A spectre is haunting Europe — the spectre of Communism,” wrote Karl Marx in the iconic opening line of The Communist Manifesto. Almost two centuries later, another spectre is haunting the conventional world. That spectre is the youth, Gen Z, as they call it, who can move mountains, topple governments, and send chills down the spine of all conformists and the parasites of the system. It has now visited India, too, in the form of Cockroach Janta Party.
For beginners, it all started with a scornful and insensitive comment of Chief Justice of India Surya Kant about a group of people who can be loosely called activists.
All that the Chief Justice said was this: “there are youngsters like cockroaches who don’t get any employment. Some of them become media and RTI activists, and they start attacking everyone.” He was only echoing the sentiments of a section of the Indian society, of the haves, which feels threatened by that of the have-nots.
Such sentiments would have gone unnoticed in the past, but not anymore. Now, even the judges will be judged by every word they utter. It did not take 24 hours for an expatriate Indian to pick up the same derisive terms to build the foundation of the new movement of the unemployed, data-eating, online-active youth.
Its ‘manifesto’ for the time being is aimed at highlighting the very pronounced pattern of injustice and unfairness that India witnesses now: it promises to end post-retirement rewards for judges; to protect every vote and arrest the CEC under UAPA if a legit vote is deleted for it says taking away voting rights is no less than terrorism; to reserve 50 per cent of positions in Parliament and all Cabinets for women; to free the media and end domination of corporate houses in the sector; and bar MLAs and MPs who defect from their party from contesting elections for 20 years.

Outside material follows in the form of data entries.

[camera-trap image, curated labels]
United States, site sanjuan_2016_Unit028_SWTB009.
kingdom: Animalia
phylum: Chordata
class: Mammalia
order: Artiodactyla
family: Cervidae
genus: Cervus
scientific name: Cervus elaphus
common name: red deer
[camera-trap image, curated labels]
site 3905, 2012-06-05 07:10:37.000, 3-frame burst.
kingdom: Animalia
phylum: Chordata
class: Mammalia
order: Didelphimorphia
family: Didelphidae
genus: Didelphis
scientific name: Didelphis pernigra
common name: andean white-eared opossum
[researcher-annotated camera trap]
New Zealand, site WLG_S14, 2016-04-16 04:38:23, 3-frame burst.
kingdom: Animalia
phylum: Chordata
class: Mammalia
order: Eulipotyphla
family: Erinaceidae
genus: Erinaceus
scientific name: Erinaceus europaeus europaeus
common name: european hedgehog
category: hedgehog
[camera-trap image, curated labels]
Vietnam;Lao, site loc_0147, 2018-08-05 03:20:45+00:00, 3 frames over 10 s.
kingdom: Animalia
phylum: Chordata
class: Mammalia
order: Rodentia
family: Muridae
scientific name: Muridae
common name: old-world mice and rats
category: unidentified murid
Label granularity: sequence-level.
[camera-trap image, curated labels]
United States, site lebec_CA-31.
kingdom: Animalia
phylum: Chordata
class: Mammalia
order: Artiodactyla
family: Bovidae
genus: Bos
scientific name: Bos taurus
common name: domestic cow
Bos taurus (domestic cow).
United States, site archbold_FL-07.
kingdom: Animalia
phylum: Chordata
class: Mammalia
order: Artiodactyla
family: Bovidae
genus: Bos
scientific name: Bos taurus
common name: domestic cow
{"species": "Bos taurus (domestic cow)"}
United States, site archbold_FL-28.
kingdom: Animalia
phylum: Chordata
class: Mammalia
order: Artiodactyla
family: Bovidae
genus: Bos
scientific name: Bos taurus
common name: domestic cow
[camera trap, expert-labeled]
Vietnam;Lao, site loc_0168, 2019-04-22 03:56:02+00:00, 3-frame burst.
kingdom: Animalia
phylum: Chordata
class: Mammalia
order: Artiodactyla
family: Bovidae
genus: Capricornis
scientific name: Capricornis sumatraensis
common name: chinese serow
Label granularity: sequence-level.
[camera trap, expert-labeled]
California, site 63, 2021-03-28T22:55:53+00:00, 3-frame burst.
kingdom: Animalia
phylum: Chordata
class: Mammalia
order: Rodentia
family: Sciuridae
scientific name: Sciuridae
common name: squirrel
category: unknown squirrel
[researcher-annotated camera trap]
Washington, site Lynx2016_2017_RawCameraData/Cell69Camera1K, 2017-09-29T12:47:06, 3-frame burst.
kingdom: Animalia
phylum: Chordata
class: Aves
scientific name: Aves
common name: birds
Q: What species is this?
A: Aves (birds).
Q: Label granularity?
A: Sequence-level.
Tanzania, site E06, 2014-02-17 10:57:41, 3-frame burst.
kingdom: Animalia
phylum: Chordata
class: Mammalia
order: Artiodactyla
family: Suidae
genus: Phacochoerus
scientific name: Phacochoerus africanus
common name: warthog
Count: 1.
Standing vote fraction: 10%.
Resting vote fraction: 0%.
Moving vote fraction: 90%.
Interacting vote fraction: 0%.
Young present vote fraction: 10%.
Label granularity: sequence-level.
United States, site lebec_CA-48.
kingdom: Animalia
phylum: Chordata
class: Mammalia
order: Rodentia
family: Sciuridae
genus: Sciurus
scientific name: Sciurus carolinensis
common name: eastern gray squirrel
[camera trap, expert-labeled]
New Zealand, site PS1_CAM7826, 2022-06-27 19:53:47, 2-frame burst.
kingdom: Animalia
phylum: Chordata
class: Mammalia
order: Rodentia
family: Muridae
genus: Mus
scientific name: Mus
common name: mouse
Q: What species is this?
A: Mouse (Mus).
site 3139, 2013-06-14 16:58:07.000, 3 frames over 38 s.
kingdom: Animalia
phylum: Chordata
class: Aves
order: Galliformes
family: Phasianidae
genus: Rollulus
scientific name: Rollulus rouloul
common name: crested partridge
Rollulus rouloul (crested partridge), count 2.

While some political parties, including the Left and the Andhra Pradesh unit of the Telugu Desam, have called for listening to the voice of the youth, parties on the right-wing have already expressed their decision to resist it.
It is no wonder that the Union government has blocked, though briefly, the website and the X account of the party in India after its support base swelled fast. Reports suggest that its Instagram account has three million followers; double that of the BJP! The RSS and the cyber warriors of the BJP have already declared war on the CJP.
The warning that Dr Martin Luther King Jr made to the American society in the last century is pertinent in the India of now. “Those who hope that the coloured Americans needed to blow off steam and will now be content will have a rude awakening if the nation returns to business as usual,” he said in his historic speech in Chicago.
“There will be neither rest nor tranquility in America until the coloured citizen is granted his citizenship rights.” It may not be business as usual anymore in India, too. The mess in the educational sector, including the NEET question paper leak and the botched CBSE Class 12 answer sheet valuation, will only bolster their case.
The call for civil and fundamental rights could get louder, especially from the oppressed and neglected classes. There is little point in treating the new phenomenon as a spectre; instead, those who handle the levers of power and the society at large, will have to address it if we were to survive as a democracy.